The MQL fight. Demand gen hits its number. Sales says the leads are junk. PMM points out that the targeting doesn't match the ICP. Everyone is partly right, and the argument repeats every quarter. The fix is a single ICP and MQL definition that PMM and demand gen own jointly and review on a set schedule, with sales in the room.

Stale enablement. Battlecards and decks decay because no one owns the refresh trigger. Assign one. The trigger is concrete: every launch, and every time a named competitor changes their pricing, positioning, or product. Without a trigger, "we should update the battlecards" stays on the to-do list until a rep loses a deal with one.

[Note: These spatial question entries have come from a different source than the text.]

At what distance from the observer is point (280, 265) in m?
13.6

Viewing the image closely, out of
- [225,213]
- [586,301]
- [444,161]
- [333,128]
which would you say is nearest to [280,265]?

The attribution gap. Demand gen is measured on pipeline. PMM is often measured on nothing legible, so its work looks invisible and gets cut first when budgets tighten. That's a measurement failure, not a value failure. Give PMM leading indicators it can actually be held to: message test results, sales adoption of assets, competitive win rate, analyst movement. A PMM with no metrics is a PMM you'll under-fund right up until the positioning breaks and you can't figure out why pipeline dried up.

How to set it up

You don't need a reorg. You need a page.

Write a one-page RACI that lists every shared deliverable and names a single owner for each. Not a committee, a person. Then hold a standing sync, weekly during launches and biweekly otherwise, where PMM and demand gen look at the same numbers together. Revisit the whole thing every quarter, because the lines that work at a 10-person team break at 50. As teams scale, the right move is to get more precise about who owns what, not to keep absorbing the overlap and hoping it sorts itself out.

The teams that get this right aren't the ones with the best org chart. They're the ones who wrote the boundaries down, agreed on them out loud, and revisited them before the cracks turned into lost deals. The message and the megaphone are different jobs. Treat them that way, and both get better.